**Document segment**

Open data platforms [4] play a transformative role by integrating real-time sensor data, satellite imagery, and environmental monitoring from crowdsourced sources. These platforms create a comprehensive view of air quality patterns over time and across locations. Furthermore, they help ensure accountability in urban governance by enabling both researchers and the public to assess the effectiveness of policies and demand data-driven solutions to improve indoor environments. Open data are a critical pillar of urban science, driving transparency, collaboration, and decisions based on solid evidence.

As cities grow increasingly complex, open data provide researchers, policymakers, and planners with tools to track trends, identify challenges, and craft targeted solutions for urban improvement. These platforms unite diverse datasets—ranging from air quality monitoring and transportation patterns to housing data—offering a more integrated understanding of urban systems. By opening up these data to a wider audience, it sparks public involvement, fuels innovation, and fosters interdisciplinary research, which collectively paves the way for more sustainable, inclusive cities.

This study highlights how open data enable a deeper understanding of IAQ and its significance for urban life quality. It also examines how systematically publishing open data can support urban research, particularly by focusing on IAQ as a vital yet often overlooked factor. Challenges like data standardization, privacy concerns, and equitable access are addressed, with the proposed framework, Zenodo [5], to amplify the positive societal impact of open data projects. Ultimately, this work emphasizes the game-changing potential of open data to reshape urban resilience, fairness, and sustainability in a rapidly urbanizing world.

The study presented in this paper has the following aims:

As a major original contribution, to present a complete solution for open publication of experimental data on a platform accessible to any researcher in order to improve scientific research in the field of urban science;
To emphasize the interest of scientific research in the field of urban science related to indoor air quality and the use of open datasets in scientific research—Section 2 of this paper;
To present an original IoT technical approach for monitoring indoor air quality in private spaces based on the AirQ platform presented in Section 3 of this paper;
To provide a solution for automatic archiving historical data recorded within the IoT platform. This aspect, presented in Section 4 of this paper, is extremely important in the scientific research effort leading to rigor in the management of experimental data;
To present the preliminary analysis and cleaning of experimental data as an absolutely necessary step in the data archiving process, which is demonstrated in Section 5 of this article;
To provide an original solution for the open publication of experimental data within a popular platform in the scientific environment, a solution presented in Section 6 of this article;
To emphasize the holistic vision of the open publication approach of experimental data presented within the research of this paper in the conclusions section, Section 7;

The study presented in this paper does NOT specifically aim to achieve the following:

Interpret indoor air quality data in private indoor spaces. The indoor air quality monitoring platform, AirQ, is used only as a source of experimental data in the archiving process. The platform architecture is presented as a starting point for data acquisition. The data archiving process presented in this article can also be used on other categories of measured data (electricity consumption, water consumption, biometric parameters, and monitoring the number of people);
Evaluate the effects of air quality on human health or make comparisons between current air quality standards and data recorded by the AirQ platform. These aspects are outside the scope of this paper;
Propose specific data cleaning methods for air quality parameters. The archiving, analysis, and cleaning methods presented in this paper are generic and necessary for any experimental data.

**Items**
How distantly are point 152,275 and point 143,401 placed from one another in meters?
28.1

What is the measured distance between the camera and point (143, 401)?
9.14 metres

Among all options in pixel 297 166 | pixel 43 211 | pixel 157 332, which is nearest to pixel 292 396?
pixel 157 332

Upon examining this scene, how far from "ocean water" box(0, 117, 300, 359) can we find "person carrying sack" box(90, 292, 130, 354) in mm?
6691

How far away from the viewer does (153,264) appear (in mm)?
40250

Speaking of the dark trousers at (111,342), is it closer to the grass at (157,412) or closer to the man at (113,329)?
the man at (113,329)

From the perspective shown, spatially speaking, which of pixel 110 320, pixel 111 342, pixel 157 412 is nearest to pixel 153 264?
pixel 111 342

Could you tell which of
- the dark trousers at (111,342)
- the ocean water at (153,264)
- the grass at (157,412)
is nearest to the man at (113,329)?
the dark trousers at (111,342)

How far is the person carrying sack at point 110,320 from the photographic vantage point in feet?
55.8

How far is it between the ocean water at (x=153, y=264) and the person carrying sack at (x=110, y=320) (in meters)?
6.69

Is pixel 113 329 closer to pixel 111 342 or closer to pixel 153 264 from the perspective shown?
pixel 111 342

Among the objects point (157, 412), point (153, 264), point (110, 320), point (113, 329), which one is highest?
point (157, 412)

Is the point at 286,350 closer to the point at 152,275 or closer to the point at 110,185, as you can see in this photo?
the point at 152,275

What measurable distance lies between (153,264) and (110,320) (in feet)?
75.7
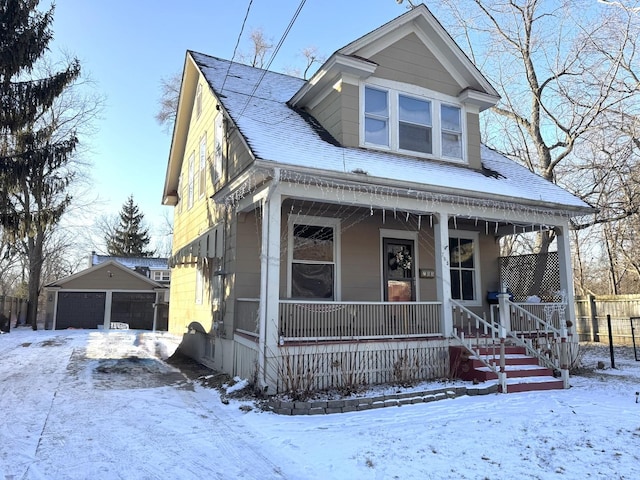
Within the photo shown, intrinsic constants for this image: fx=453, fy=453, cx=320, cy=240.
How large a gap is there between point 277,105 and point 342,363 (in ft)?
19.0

**Set task 1**
According to the open data passage, which platform serves only as a source of experimental data in the archiving process?
**Set task 2**
Copy the open data passage from "This study highlights" to "rapidly urbanizing world.".
Rely only on the open data passage, not on the listing.

**Reply 1**
AirQ, the indoor air quality monitoring platform.

**Reply 2**
This study highlights how open data enable a deeper understanding of IAQ and its significance for urban life quality. It also examines how systematically publishing open data can support urban research, particularly by focusing on IAQ as a vital yet often overlooked factor. Challenges like data standardization, privacy concerns, and equitable access are addressed, with the proposed framework, Zenodo [5], to amplify the positive societal impact of open data projects. Ultimately, this work emphasizes the game-changing potential of open data to reshape urban resilience, fairness, and sustainability in a rapidly urbanizing world.